Dengan rambu yang demikian itu, para pihak yang terlibat dalam jadal memang tidak harus saling membenci, walaupun pada dasarnya sulit menghidari suasana saling bermusuhan. Sebab, sebagian dari watak dasar manusia adalah memang suka membantah atau berbantah-bantahan, bahkan Tuhannya pun dibantah. (Q.,s. al Kahfi/18 : 54). Kenapa demikian? Sebab manusia memang memiliki potensi/kebebasan untuk itu, yang tidak dimiliki oleh makhluk yang lainnya (lihat catatan nomor 10). Untungnya kita punya pedoman yaitu al-Qur`ân yang menganjurkan jika hendak berbantahan, maka berbantahanlah dengan cara yang terbaik.[15]

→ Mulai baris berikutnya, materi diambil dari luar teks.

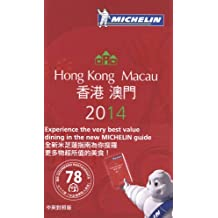 Michelin Red Guide 2014 Hong Kong / Macau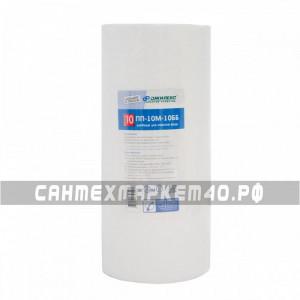 Картридж для очистки воды Джилекс ПП-10 М-10 ББ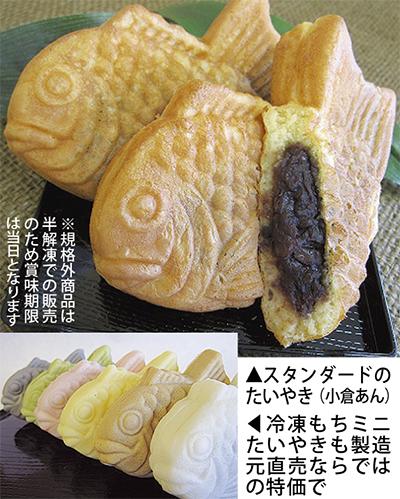 たいやき1個20円!!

Istilah yang dapat dipandang sebagai padanan daripada istilah Jadal adalah al Munazharah, al Muhawarah, al Munaqasyah dan al Mubahatsah. Istilah-istilah tersebut dapat dipandang sepadan, sebab pada dasarnya mengacu pada tujuan yang sama yakni untuk menjelaskan dan kejelasan sesuatu permasalahan. Hanya saja Jadal lebih menekankan kemenangan, dan pada saat yang sama kekalahan bagi pihak lawan debat. Munazharah merupakan kegiatan dimana dua orang saling mengemukakan pemikiran, masing-masing bertujuan membenarkan pemikirannya serta menyalahkan pemikiran lawan (debat)nya dengan jalan saling mencoba menguji pembuktian dalam upaya mencari/menampakkan kebenaran. Adapun muhawarah mengacu pada pembicaraan dimana di dalamnya ada dialog/tanya jawab dengan sopan yang bertujuan hampir sama saja dengan Jadal. Tentang munaqasyah dan mubahatsah hampir sama saja. Khususnya tentang Jadal dan muhawarah, di dalam al-Qur`ân terdapat ayat yang di dalamnya digunakan kedua istilah tersebut, yaitu pada surah Q.,s. al Mujadalah ayat pertama.[16]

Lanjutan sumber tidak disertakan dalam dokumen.